Pierluigi Basso affronta una delle tensioni centrali nell’eredità del Trattato di semiotica generale: il rapporto tra enunciazione e interpretazione, spesso intesi in maniera oppositiva nella storia della disciplina, e la questione, ad essi collegata, della testualità come oggetto e come prodotto della semiotica.
Nel dibattito semiotico, nota Basso, le categorie di enunciazione e interpretazione sono state talvolta contrapposte come alternative epistemologiche. Tuttavia, questo non corrisponde alla posizione di Eco, che non rifiuta affatto il concetto di enunciazione. Piuttosto, ciò che emerge è una certa confusione tra due livelli: da un lato, la necessità di costituire localmente il senso, e dall’altro, la consapevolezza dell’impossibilità di totalizzare la significazione entro i confini di un testo, o anche di un’intera semiosfera.
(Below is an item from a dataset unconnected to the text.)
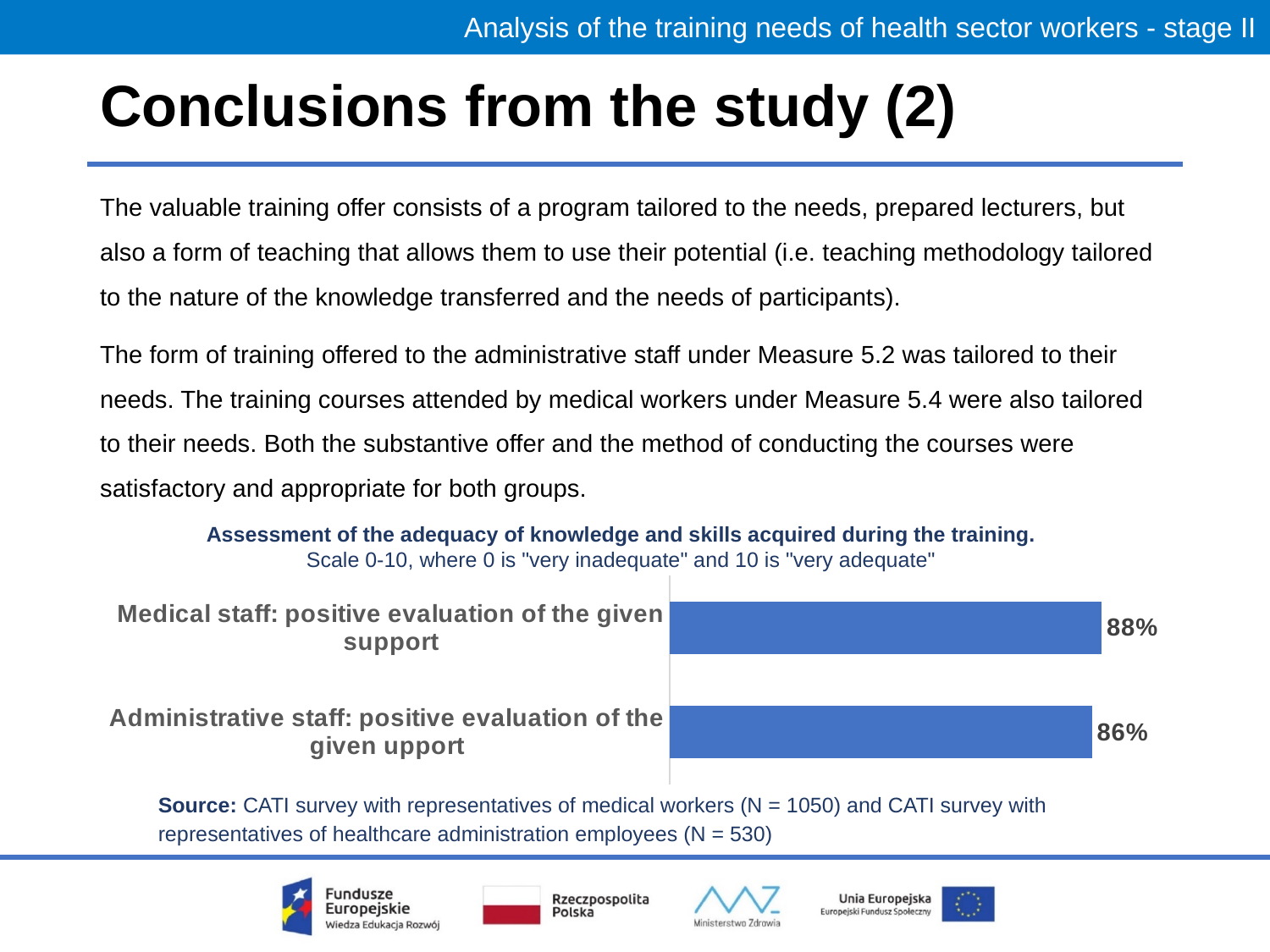
Which category has the lowest value? Administrative staff: positive evaluation of the given upport What colour are the bars in the chart? Blue What is the value for Medical staff: positive evaluation of the given support? 88% What is the title of the chart? Assessment of the adequacy of knowledge and skills acquired during the training. Which is larger: the value for medical staff or the value for administrative staff? Medical staff How many categories are shown in the chart? 2 What kind of chart is shown on the slide? Bar chart What is the value for Administrative staff: positive evaluation of the given upport? 86% What is the difference between the value for medical staff and the value for administrative staff? 2% Which category has the highest value? Medical staff: positive evaluation of the given support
Questa doppia esigenza genera una situazione paradossale: mentre si afferma l’urgenza di ridefinire epistemologicamente la testualità — di “morfologizzarla” — allo stesso tempo si pratica un’operazione analitica che la oltrepassa. La semiotica, proprio nel momento in cui cerca di stabilire cosa sia un testo, fa testo, lo costruisce, lo ritraduce, lo riformula. In questa prassi analitica, osserva Basso, si rivela un’eccedenza rispetto alla testualità stessa.
È in questo quadro che riemerge il ruolo centrale dell’interpretazione: non come processo chiuso, ma come gestione del senso, intesa come attività costante di riformulazione delle relazioni culturali. Basso definisce questo movimento come un’azione interpretativa e reinterpretativa, che agisce in continuità con il fare semiotico stesso.
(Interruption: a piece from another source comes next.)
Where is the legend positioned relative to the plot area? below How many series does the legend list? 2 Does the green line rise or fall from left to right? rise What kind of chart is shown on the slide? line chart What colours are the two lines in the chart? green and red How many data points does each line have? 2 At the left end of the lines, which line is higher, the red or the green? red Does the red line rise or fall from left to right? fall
A supporto di questa lettura, Basso ricorda anche l’interesse di Eco, in quegli anni, per le teorie della traduzione sviluppate da studiosi russi come Lotman. In particolare, sottolinea come la prospettiva di Eco abbia integrato elementi di quelle riflessioni orientate alla continua trasformazione del senso attraverso pratiche di mediazione e riformulazione.
Alla luce di tutto ciò, l’idea di una semiotica riducibile a una teoria del testo appare insufficiente. Ciò che il Trattato restituisce è invece una disciplina che opera su piani multipli: descrive, costituisce, trasforma i testi. La testualità, da oggetto analitico, diventa quindi anche effetto di un’azione epistemologica, mai neutra, che agisce sul senso e nel senso.
Fonte: Pierluigi Basso, Tavola rotonda sull’eredità del “Trattato di semiotica generale” di Umberto Eco, organizzata in occasione del XXXIV congresso dell’Associazione Italiana di Studi Semiotici (AISS) nel 2006.